ARTICLE:
•••
Tuesday, January 7, 2020
A mellow, rest day in Chiang Mai
I have been practicing yoga every day, walking around the old city every day, and some fatigue is easing in. Time for some rest and a bit of rejuvenation. After breakfast and catching up on personal and work e-mail. I decided to go in search of the Samlaan Barber who cut my hair very nicely twice while I was here last year. While in Chiang Mai, I keep my hair much shorter than at home – it is hot, humid, and with the aggressive and strong yoga practice, it is easier for me to have very short hair. My Australian friend Tom, who is not here this year due to work-related priorities, told me about this barber last year. Tom’s directions were ambiguous, as I recall, he said something about turning at the 7-Eleven on Samlaan Road near the Amrita Garden cafe and going south a bit. I did find it, but passed about three other barbers on the way. The barber is on a Samlaan Soi 7, a very small soi (lane) just north on Suan Prung Gate, and at the entrance to Wat Phuak Hong, a small, local temple.
Wat Phuak Hong
Today, I walked to the barber, and there was a bit of a wait while he was out having lunch. I went into Wat Phuak Hong to look around. Wat Phuak Hong, also known as the “temple of the flight of swans” is a small temple in the southwestern part of the old city of Chiang Mai near Suan Prune Gate. This is a small temple, with one viharn, a chedi, and a bell tower. And almost nothing else. It is quaint and peaceful. The temple’s main attraction is its multi tiered circular chedi, built in a style very unusual to North Thailand.
The Wat Phuak Hong was built during the 16th or 17th century, when exactly it was founded is not known. The entrance to the temple grounds is guarded by a pair of Chinthe, mythological guardian lions often seen guarding Buddhist temples.

Entrance to Wat Phuak Hong, guarded by Cinthes
The front of the viharn (worship hall) is guarded by another pair of cinthes, and nicely decorated in a typical Lanna gold and ochre colors.

Front of the viharn at Wat Phuak Hong
The doors of the viharn have always been closed when I am here, so I have not seen inside the viharn. The doors are decorated with dancing thewada as is common in northern Thai temples.
•••
RECORDED INFORMATION:
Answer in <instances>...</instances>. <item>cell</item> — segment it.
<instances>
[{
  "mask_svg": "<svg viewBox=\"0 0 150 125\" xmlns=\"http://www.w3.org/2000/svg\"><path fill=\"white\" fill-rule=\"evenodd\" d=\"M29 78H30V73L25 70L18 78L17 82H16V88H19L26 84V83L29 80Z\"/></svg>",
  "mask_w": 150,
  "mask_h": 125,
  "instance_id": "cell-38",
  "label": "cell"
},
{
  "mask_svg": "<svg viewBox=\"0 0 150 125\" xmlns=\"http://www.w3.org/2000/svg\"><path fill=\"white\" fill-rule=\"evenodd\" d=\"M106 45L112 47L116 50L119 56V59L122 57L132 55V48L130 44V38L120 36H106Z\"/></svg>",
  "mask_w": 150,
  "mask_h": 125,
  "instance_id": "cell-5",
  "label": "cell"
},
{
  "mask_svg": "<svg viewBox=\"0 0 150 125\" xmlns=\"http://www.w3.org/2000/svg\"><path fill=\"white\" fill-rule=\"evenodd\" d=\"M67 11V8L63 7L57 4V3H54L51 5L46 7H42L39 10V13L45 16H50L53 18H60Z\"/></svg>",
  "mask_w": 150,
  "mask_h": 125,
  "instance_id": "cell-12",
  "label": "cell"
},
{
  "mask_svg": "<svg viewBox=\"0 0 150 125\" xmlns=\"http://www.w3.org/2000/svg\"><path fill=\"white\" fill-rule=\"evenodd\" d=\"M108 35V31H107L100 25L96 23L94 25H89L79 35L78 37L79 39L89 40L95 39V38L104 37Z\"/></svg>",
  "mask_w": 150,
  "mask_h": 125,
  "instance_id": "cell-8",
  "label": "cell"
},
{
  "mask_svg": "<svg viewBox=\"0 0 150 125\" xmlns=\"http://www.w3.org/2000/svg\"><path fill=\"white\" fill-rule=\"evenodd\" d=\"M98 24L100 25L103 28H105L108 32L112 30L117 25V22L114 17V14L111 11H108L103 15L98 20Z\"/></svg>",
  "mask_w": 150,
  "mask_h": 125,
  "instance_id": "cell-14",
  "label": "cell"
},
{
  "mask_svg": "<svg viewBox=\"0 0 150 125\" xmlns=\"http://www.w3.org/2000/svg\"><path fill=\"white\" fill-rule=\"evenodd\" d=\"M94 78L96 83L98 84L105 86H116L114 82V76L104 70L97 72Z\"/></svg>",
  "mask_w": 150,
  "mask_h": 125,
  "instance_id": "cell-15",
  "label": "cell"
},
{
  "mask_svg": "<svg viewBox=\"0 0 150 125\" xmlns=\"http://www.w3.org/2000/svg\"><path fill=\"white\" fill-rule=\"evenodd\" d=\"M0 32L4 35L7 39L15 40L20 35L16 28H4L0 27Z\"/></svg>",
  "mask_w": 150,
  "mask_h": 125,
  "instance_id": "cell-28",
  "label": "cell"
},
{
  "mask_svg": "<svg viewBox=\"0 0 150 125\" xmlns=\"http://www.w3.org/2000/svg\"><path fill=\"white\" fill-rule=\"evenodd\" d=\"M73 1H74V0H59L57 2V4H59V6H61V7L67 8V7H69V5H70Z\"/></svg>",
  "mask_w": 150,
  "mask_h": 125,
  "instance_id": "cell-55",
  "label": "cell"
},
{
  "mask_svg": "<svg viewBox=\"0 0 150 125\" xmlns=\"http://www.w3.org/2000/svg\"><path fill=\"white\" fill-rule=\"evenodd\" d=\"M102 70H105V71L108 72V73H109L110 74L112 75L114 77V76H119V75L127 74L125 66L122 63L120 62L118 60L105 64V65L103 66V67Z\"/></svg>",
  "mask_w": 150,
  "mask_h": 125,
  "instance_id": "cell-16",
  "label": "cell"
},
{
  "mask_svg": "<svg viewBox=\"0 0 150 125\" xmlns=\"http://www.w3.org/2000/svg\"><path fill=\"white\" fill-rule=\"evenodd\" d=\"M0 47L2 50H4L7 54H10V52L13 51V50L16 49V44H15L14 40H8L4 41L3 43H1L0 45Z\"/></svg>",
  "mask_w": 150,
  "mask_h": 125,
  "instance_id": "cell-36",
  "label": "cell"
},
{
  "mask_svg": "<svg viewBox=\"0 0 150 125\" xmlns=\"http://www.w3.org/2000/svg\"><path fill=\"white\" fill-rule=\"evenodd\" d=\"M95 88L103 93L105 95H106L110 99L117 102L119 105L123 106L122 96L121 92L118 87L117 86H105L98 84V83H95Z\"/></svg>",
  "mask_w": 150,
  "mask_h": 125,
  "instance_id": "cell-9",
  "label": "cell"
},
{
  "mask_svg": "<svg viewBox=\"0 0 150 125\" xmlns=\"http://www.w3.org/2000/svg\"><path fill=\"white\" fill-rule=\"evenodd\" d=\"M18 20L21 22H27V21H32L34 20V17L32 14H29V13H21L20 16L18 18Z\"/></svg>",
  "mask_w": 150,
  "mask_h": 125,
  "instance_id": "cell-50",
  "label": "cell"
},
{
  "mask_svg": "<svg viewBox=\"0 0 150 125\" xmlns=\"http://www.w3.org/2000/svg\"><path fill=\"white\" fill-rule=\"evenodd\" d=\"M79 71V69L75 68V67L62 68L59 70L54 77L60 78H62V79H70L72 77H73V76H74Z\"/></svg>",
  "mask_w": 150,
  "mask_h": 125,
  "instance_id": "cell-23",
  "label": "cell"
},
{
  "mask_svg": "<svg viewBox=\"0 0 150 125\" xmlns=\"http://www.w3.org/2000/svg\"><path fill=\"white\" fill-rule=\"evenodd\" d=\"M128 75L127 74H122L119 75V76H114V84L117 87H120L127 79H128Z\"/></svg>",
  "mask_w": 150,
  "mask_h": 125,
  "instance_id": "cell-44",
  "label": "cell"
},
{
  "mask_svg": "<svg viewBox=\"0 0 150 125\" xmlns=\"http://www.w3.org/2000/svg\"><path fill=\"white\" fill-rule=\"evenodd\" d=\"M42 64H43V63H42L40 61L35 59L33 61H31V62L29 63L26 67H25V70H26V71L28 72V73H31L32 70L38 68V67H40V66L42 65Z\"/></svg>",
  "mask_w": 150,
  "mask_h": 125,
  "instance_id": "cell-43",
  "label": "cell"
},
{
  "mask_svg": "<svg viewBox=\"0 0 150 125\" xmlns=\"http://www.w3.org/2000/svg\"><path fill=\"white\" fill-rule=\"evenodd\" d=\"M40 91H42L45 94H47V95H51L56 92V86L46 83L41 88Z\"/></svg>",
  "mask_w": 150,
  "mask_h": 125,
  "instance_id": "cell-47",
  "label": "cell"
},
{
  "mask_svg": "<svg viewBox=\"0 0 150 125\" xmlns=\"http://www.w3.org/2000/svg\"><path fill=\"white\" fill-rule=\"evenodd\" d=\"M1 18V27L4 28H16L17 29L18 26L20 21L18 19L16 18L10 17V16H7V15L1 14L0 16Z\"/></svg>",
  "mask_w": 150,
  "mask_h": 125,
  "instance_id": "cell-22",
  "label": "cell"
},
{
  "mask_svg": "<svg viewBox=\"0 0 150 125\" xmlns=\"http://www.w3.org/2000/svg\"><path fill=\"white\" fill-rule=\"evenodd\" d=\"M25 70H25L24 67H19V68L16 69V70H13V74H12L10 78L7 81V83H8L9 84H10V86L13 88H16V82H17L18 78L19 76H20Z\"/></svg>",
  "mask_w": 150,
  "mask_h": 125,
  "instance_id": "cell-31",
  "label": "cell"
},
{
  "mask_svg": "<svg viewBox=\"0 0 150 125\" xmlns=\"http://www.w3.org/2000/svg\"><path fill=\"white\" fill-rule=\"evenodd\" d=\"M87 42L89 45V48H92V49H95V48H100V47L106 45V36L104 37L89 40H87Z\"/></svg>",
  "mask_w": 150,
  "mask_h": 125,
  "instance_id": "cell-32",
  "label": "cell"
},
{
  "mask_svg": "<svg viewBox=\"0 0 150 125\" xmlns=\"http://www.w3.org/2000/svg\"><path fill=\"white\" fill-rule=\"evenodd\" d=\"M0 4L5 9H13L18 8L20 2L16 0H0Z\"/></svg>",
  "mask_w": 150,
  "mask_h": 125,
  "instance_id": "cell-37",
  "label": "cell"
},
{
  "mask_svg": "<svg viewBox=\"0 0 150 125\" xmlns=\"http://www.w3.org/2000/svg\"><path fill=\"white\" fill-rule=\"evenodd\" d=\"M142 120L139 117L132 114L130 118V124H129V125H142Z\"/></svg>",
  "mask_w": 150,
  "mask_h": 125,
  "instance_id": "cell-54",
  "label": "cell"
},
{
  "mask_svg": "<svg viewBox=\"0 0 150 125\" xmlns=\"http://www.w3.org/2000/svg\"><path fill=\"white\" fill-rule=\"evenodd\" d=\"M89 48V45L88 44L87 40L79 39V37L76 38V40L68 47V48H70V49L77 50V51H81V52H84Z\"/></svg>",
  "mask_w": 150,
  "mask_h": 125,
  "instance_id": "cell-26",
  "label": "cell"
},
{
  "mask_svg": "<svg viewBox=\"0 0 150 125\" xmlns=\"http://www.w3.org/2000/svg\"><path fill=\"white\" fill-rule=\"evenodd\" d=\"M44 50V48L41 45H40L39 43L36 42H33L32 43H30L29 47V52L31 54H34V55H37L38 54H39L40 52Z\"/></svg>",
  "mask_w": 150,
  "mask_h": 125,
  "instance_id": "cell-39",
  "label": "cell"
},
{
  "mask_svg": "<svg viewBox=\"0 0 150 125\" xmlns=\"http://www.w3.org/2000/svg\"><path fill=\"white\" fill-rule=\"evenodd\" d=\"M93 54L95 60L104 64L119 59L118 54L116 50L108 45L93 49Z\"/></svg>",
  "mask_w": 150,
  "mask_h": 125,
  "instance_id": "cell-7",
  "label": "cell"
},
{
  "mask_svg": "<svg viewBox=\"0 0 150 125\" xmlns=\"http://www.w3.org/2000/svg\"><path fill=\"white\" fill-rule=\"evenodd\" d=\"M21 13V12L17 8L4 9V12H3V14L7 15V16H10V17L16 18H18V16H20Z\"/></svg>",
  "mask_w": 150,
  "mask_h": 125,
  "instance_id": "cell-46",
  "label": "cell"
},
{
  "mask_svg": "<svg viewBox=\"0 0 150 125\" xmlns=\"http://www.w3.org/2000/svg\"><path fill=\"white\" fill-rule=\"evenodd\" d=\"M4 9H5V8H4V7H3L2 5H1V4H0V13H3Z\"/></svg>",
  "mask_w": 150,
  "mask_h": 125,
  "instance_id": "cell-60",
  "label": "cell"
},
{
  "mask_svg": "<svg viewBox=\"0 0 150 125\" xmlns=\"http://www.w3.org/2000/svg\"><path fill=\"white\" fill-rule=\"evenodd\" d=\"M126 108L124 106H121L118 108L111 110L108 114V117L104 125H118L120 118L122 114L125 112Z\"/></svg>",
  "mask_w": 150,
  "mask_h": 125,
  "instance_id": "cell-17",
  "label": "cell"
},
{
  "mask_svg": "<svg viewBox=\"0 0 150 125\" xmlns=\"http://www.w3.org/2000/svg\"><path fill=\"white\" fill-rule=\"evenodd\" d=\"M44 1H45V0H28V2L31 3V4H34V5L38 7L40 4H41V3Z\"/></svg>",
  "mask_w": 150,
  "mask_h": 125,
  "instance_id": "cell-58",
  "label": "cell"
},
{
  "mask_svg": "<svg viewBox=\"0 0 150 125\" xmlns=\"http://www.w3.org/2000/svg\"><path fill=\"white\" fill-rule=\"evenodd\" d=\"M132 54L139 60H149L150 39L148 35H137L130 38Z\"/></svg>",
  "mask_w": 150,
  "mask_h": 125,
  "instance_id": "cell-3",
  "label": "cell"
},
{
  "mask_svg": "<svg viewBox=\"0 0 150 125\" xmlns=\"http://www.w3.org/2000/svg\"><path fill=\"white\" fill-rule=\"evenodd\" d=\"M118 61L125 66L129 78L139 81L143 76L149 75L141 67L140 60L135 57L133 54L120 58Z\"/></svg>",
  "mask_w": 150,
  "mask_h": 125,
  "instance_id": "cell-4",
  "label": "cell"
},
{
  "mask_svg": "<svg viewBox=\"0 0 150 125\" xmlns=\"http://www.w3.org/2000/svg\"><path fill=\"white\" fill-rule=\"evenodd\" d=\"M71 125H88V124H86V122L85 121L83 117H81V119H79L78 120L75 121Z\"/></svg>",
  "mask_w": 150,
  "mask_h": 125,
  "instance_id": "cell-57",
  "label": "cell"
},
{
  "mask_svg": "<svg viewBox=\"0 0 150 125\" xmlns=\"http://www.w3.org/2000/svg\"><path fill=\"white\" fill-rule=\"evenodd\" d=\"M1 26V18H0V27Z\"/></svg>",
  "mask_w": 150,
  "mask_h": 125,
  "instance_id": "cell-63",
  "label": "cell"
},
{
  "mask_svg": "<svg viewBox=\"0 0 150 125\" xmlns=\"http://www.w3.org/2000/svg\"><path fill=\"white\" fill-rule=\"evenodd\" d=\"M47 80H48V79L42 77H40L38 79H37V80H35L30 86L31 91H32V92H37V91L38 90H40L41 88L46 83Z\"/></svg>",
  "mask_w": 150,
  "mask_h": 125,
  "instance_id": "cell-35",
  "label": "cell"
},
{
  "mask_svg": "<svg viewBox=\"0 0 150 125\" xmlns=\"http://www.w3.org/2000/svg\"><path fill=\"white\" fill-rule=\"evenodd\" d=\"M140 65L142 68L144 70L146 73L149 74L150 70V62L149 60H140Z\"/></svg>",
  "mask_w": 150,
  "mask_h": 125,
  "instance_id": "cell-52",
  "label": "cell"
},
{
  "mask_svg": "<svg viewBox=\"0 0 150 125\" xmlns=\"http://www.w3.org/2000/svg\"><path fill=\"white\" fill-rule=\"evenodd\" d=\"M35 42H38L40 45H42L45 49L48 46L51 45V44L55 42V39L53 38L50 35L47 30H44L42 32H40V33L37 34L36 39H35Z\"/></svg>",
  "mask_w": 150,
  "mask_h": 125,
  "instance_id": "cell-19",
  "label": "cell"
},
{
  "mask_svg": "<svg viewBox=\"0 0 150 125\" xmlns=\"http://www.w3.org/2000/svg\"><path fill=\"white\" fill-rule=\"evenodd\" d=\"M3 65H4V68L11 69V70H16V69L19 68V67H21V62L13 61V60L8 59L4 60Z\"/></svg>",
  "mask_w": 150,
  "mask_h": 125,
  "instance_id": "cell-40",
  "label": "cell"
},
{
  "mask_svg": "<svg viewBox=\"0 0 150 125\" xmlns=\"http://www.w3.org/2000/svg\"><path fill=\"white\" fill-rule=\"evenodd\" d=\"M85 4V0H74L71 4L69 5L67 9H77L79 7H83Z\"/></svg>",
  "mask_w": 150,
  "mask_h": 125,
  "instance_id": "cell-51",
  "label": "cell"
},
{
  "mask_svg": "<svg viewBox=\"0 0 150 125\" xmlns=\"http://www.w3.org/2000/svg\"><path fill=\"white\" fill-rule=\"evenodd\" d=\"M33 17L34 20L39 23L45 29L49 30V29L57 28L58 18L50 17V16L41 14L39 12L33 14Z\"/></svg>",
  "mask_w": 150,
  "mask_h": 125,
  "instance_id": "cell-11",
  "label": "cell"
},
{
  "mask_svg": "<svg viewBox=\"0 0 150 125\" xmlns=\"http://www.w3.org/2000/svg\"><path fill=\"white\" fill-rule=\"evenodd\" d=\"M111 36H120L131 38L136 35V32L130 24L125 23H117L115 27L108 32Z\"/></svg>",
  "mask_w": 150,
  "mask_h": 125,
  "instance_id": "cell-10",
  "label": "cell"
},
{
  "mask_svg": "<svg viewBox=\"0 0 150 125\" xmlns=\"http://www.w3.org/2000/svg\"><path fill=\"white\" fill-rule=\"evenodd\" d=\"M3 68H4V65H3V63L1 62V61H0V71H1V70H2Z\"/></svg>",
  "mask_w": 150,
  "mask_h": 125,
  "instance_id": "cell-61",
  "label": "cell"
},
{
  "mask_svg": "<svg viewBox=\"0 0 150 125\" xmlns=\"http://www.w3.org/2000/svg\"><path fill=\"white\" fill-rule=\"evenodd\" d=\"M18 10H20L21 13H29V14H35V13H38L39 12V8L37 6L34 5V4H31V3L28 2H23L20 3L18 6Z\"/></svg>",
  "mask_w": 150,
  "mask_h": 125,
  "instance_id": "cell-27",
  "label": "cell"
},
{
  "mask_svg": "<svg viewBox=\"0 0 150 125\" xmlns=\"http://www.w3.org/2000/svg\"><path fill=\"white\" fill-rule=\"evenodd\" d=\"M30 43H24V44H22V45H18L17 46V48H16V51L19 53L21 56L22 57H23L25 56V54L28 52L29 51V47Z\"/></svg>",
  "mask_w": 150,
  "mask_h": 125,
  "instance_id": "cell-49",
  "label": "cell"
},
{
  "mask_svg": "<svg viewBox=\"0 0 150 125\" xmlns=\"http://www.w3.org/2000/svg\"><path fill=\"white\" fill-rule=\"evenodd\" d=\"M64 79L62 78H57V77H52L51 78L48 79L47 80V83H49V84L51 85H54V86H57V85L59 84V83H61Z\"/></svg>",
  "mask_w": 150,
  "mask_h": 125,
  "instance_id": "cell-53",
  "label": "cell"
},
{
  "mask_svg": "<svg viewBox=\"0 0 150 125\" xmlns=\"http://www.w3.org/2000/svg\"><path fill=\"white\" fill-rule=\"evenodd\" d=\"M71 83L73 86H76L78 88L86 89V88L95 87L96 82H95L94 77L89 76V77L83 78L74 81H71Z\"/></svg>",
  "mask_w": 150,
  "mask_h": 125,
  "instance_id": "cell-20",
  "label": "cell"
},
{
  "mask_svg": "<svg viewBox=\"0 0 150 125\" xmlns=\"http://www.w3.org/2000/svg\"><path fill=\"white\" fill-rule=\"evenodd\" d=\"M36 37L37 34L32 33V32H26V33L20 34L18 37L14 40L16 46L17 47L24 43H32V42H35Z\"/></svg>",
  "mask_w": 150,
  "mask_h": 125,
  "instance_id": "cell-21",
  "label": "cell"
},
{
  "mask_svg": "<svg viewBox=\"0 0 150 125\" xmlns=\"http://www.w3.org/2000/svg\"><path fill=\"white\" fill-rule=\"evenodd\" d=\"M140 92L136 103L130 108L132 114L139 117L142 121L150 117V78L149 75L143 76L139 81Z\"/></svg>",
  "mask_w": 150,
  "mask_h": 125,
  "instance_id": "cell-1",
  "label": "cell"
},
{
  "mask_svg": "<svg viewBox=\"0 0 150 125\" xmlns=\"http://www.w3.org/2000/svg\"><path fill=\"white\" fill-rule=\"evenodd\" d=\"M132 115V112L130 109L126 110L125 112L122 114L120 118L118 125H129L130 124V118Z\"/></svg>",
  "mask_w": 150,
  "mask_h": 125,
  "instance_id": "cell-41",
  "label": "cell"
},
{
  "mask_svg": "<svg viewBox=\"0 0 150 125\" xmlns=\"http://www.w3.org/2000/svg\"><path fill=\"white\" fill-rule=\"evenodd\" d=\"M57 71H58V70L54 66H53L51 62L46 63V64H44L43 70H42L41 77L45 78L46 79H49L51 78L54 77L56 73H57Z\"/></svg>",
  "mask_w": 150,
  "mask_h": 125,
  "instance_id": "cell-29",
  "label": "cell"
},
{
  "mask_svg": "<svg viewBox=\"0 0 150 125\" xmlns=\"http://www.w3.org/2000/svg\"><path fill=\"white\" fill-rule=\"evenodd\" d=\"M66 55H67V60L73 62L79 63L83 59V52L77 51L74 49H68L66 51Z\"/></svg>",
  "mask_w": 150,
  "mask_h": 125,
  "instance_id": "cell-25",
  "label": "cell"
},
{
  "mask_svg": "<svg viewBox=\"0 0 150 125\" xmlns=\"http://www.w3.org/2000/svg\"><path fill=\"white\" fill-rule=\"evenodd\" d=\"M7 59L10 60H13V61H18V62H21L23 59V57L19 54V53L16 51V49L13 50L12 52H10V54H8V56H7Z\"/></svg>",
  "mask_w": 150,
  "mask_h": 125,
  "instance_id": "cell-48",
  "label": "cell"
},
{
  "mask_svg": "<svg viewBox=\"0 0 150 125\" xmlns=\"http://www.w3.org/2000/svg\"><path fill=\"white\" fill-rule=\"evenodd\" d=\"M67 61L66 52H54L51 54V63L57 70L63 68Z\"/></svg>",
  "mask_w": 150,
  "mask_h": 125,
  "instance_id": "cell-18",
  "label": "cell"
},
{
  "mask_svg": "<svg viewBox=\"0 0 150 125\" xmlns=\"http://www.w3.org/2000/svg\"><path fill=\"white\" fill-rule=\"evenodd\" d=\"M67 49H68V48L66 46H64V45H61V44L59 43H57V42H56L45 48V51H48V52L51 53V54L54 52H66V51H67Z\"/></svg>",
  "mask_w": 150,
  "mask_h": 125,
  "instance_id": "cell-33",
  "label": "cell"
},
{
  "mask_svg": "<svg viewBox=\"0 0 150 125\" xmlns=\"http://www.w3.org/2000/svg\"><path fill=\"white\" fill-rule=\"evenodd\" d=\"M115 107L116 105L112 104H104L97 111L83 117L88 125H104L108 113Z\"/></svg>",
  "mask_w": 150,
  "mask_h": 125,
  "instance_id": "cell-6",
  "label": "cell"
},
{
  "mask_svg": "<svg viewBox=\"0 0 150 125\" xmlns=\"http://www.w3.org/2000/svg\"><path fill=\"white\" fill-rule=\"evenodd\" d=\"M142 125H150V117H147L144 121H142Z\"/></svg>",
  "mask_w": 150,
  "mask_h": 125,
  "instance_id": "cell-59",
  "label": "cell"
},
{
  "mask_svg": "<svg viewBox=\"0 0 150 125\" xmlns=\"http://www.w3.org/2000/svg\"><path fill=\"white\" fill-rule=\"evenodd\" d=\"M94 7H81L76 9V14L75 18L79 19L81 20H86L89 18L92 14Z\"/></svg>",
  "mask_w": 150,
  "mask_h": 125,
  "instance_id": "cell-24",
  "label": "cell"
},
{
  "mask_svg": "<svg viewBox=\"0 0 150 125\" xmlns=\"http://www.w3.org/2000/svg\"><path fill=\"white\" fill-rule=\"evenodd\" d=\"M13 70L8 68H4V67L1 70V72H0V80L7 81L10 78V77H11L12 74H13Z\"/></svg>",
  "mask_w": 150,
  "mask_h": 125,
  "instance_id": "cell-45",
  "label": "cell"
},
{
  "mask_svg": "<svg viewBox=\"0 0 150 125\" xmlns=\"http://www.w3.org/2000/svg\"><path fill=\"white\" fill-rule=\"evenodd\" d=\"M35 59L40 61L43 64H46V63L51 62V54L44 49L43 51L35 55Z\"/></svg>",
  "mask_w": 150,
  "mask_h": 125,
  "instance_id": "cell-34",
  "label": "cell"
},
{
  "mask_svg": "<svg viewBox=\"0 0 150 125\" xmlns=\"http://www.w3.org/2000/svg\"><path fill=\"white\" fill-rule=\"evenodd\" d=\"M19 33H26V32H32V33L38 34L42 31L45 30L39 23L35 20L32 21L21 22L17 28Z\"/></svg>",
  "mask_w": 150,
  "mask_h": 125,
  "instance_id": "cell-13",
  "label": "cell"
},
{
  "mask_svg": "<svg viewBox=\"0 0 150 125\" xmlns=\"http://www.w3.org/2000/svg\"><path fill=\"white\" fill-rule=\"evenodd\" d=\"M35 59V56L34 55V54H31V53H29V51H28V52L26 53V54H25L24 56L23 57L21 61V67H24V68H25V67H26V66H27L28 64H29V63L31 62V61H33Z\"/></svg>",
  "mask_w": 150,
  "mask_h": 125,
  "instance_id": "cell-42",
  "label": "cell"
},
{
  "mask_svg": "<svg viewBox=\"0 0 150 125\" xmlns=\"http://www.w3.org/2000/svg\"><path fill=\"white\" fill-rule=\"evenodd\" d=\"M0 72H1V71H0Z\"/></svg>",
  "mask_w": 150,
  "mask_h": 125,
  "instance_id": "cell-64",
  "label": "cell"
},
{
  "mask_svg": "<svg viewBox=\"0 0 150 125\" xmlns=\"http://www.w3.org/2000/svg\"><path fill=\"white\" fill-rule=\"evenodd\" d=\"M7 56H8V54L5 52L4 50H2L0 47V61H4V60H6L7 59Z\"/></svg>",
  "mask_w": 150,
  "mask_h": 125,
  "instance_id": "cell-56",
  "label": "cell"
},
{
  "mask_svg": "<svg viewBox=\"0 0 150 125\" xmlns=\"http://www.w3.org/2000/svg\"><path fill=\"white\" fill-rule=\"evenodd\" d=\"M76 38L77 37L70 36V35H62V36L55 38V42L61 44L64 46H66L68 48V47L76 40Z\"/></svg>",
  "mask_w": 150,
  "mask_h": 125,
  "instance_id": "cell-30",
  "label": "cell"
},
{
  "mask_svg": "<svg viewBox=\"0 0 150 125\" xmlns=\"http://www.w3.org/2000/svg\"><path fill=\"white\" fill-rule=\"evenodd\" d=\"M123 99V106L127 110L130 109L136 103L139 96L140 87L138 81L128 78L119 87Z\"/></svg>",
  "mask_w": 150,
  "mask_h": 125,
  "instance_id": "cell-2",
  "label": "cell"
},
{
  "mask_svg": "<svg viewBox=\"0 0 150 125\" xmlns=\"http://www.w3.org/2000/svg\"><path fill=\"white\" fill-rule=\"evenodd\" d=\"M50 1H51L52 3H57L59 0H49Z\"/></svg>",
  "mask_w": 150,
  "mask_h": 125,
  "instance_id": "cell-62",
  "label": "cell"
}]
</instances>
•••
WRITTEN PROBLEM 1:
According to the Chiang Mai post, what other name is Wat Phuak Hong known by?
WRITTEN PROBLEM 2:
Quote the Chiang Mai post from "Entrance to Wat Phuak Hong, guarded" to "northern Thai temples.".
The records have nothing to do with what you're asked here.

RIGHT ANSWER 1:
The "temple of the flight of swans."

RIGHT ANSWER 2:
Entrance to Wat Phuak Hong, guarded by Cinthes
The front of the viharn (worship hall) is guarded by another pair of cinthes, and nicely decorated in a typical Lanna gold and ochre colors.

Front of the viharn at Wat Phuak Hong
The doors of the viharn have always been closed when I am here, so I have not seen inside the viharn. The doors are decorated with dancing thewada as is common in northern Thai temples.